Des policiers portent assistance à l'homme couché au sol et débutent des manœuvres de réanimation. Les ambulanciers arrivent à 10 h 17 et tentent des manœuvres de réanimation. Vers 10 h 20, les ambulanciers constatent que l'homme n'a plus de pouls et arrêtent les manœuvres de réanimation. Un constat de décès est par la suite émis.
Une vidéo filmée par une citoyenne montre la séquence relative au comportement menaçant de l'homme et aux coups de feu qui ont suivi.
Dans la présente affaire, le DPCP est d'avis que les conditions énumérées à l'article 25(3) du Code criminel sont remplies.
L'article 25(3) du Code criminel précise qu'un policier peut, s'il agit sur la foi de motifs raisonnables, utiliser une force susceptible de causer la mort ou des lésions corporelles graves s'il croit que cela est nécessaire afin de se protéger ou encore de protéger les personnes sous sa protection contre de telles conséquences.
Les policiers, étant agents de la paix, sont donc autorisés à employer une force qui, dans les circonstances, est raisonnable et nécessaire pour exercer leurs fonctions et qui n'est pas excessive.
Les tribunaux ont établi que l'appréciation de la force ne devait toutefois pas être fondée sur une norme de perfection.
En effet, les policiers sont souvent placés dans des situations où ils doivent rapidement prendre des décisions difficiles. Dans ce contexte, on ne peut exiger qu'ils mesurent le degré de force appliquée avec précision.
Dans ce dossier, l'intervention auprès de l'homme était légale. Les policiers devaient intervenir auprès de celui-ci afin de tenter de le désarmer et de procéder à son arrestation, puisqu'il venait d'attaquer un individu et qu'il constituait manifestement un danger pour autrui.
La preuve révèle que l'homme armé d'un couteau s'est avancé en courant en direction des policiers. Le policier qui a fait feu avait des motifs raisonnables d'estimer que la force appliquée à l'endroit de l'homme était nécessaire pour sa protection et celle de son collègue contre des lésions corporelles graves ou la mort.
Conséquemment, le DPCP est d'avis que l'emploi de la force par les policiers était justifié en vertu de l'article 25(3) du Code criminel. L'analyse de la preuve ne révèle pas à son avis la commission d'une infraction criminelle par les policiers du SPS dans cet événement.

- _Données fournies_:
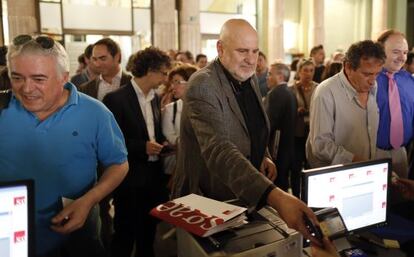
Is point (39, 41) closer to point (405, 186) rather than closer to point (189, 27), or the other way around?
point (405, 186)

* * *

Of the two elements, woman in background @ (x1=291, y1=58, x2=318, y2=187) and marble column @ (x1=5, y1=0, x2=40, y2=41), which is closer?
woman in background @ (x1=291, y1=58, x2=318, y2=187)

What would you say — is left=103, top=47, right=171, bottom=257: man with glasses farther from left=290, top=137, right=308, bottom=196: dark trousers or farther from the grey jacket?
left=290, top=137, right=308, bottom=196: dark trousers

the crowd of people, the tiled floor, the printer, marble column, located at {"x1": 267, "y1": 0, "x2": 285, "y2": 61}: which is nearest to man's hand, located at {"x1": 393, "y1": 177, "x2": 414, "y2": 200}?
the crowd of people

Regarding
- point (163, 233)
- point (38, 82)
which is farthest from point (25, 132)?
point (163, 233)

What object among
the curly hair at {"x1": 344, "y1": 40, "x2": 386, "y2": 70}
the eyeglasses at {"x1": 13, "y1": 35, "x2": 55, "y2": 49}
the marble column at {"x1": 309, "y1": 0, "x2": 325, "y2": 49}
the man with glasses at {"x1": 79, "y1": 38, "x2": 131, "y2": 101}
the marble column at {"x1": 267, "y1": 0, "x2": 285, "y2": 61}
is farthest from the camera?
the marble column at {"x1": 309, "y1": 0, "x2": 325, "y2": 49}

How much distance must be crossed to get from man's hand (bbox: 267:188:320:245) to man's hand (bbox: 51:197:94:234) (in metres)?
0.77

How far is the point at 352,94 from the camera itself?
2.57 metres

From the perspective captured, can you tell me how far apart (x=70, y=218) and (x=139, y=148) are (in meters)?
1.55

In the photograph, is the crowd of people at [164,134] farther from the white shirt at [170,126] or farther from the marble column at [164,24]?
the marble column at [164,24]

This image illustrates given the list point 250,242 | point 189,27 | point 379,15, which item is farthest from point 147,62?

- _À vous_:
Prolongez l'extrait sur l'usage de la force par les policiers à la suite de sa dernière phrase. Les items n'ont aucun lien avec l'extrait.

- _Réponse attendue_:
Le DPCP fournit, au nom de l'État, un service de poursuites criminelles et pénales indépendant de toute considération de nature politique, et ce, de façon à préserver l'intégrité du processus judiciaire tout en assurant la protection de la société, dans la recherche de l'intérêt de la justice et de l'intérêt public, de même que dans le respect de la règle de droit et des intérêts légitimes des personnes victimes et des témoins.
Chaque dossier soumis au DPCP est analysé avec rigueur et impartialité. La norme qui guide les procureurs concernant l'opportunité d'entreprendre une poursuite est prévue à la directive ACC-3. En droit criminel, le fardeau de la preuve que doit satisfaire la poursuite est très exigeant. En raison du principe de la présomption d'innocence, la poursuite doit en effet faire une démonstration hors de tout doute raisonnable de la culpabilité de l'accusé devant le tribunal.
La décision de poursuivre ou non est une décision discrétionnaire prise par le procureur dans l'exécution de ses obligations professionnelles sans crainte d'ingérence judiciaire ou politique et sans céder à la pression médiatique. Par ailleurs, ce n'est pas la tâche du procureur de se prononcer sur une possible faute civile ou déontologique. Il ne cherche que les éléments lui permettant de conclure qu'un acte criminel a été commis et de déterminer s'il peut raisonnablement en faire la preuve. Il ne lui appartient pas non plus de formuler des commentaires ou des recommandations concernant les méthodes d'intervention policière.
La publication des motifs qui étayent la décision de ne pas porter d'accusation dans certains dossiers revêt un caractère exceptionnel et s'appuie sur des lignes directrices.